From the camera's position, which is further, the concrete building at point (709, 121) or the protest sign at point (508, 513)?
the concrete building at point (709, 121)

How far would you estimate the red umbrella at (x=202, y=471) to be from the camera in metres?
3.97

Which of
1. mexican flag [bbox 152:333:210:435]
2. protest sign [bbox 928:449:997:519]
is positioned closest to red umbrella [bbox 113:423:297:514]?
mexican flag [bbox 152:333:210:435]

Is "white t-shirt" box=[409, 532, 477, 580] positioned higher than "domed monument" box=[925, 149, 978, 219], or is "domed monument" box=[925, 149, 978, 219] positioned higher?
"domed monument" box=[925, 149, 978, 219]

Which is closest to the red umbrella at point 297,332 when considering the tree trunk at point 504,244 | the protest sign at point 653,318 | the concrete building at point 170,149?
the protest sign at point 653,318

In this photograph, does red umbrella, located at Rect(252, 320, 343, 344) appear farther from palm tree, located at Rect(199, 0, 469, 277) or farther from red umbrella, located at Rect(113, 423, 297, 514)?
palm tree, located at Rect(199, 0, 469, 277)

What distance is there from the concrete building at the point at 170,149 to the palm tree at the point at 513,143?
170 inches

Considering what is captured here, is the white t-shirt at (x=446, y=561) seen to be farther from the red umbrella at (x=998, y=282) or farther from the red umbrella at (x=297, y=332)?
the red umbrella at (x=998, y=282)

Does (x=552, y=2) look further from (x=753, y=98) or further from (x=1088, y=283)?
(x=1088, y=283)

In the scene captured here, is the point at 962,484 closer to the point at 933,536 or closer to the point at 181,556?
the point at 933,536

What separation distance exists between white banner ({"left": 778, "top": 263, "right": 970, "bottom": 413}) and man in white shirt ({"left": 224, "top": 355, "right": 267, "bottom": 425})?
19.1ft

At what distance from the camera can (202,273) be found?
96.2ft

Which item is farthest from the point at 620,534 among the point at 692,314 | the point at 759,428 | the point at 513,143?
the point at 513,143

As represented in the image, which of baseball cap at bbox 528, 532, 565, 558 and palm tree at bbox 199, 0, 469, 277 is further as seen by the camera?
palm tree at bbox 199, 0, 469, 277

● Written problem
Copy the items above word for word, starting at the line that contains "Which item is" and ending with the last line of the items.

● Correct response
Which item is farthest from the point at 620,534 among the point at 692,314 | the point at 759,428 | the point at 513,143?
the point at 513,143

As represented in the image, which of baseball cap at bbox 528, 532, 565, 558 and palm tree at bbox 199, 0, 469, 277 is further as seen by the camera?
palm tree at bbox 199, 0, 469, 277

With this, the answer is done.